* THE EXERCISE: Recast the material as a numbered list, starting with the line containing "How far from the camera's" and going on through the end of the material. Leave out blank lines.

* RECORDS PROVIDED:
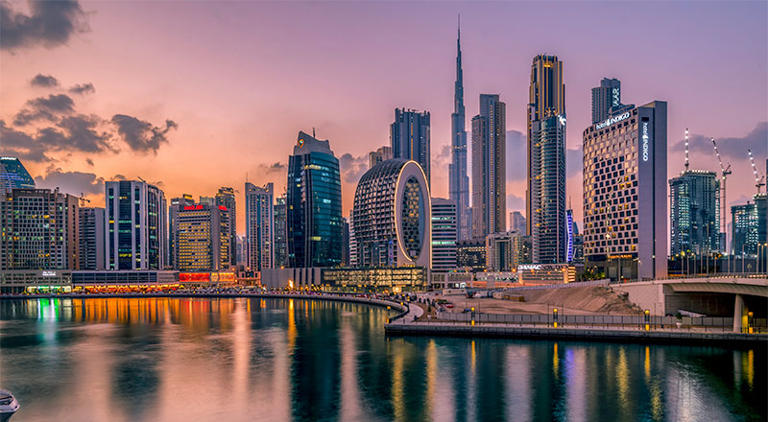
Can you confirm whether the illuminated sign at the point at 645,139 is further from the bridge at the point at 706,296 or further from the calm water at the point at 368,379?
the calm water at the point at 368,379

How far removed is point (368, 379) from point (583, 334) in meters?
43.4

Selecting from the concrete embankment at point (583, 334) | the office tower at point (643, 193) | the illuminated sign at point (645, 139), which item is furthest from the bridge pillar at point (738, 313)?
the illuminated sign at point (645, 139)

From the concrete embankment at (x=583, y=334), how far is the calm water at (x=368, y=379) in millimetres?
3099

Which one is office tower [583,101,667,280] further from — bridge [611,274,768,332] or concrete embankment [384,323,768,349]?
concrete embankment [384,323,768,349]

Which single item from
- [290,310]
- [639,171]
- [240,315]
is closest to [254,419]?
[240,315]

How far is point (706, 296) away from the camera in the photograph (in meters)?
106

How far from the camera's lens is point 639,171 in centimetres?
17788

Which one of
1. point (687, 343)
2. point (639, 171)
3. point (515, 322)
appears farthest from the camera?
point (639, 171)

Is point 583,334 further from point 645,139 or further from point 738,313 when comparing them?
point 645,139

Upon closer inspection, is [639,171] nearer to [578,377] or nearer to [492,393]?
[578,377]

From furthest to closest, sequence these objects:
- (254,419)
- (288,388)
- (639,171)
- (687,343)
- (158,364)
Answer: (639,171), (687,343), (158,364), (288,388), (254,419)

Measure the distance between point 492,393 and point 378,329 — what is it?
60.3 metres

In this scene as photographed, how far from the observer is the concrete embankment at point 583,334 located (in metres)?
85.9

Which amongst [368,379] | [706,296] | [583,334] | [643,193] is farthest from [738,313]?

* SOLVED PROBLEM:
1. How far from the camera's lens is point 639,171 in centimetres?
2. 17788
3. Which one of
4. 1. point (687, 343)
5. 2. point (639, 171)
6. 3. point (515, 322)
7. appears farthest from the camera?
8. point (639, 171)
9. Is point 583,334 further from point 645,139 or further from point 738,313 when comparing them?
10. point 645,139
11. Upon closer inspection, is [639,171] nearer to [578,377] or nearer to [492,393]?
12. [578,377]
13. From furthest to closest, sequence these objects:
14. - (254,419)
15. - (288,388)
16. - (639,171)
17. - (687,343)
18. - (158,364)
19. Answer: (639,171), (687,343), (158,364), (288,388), (254,419)
20. Measure the distance between point 492,393 and point 378,329 — what is it?
21. 60.3 metres
22. In this scene as photographed, how far from the observer is the concrete embankment at point 583,334 located (in metres)?
23. 85.9
24. Which amongst [368,379] | [706,296] | [583,334] | [643,193] is farthest from [738,313]?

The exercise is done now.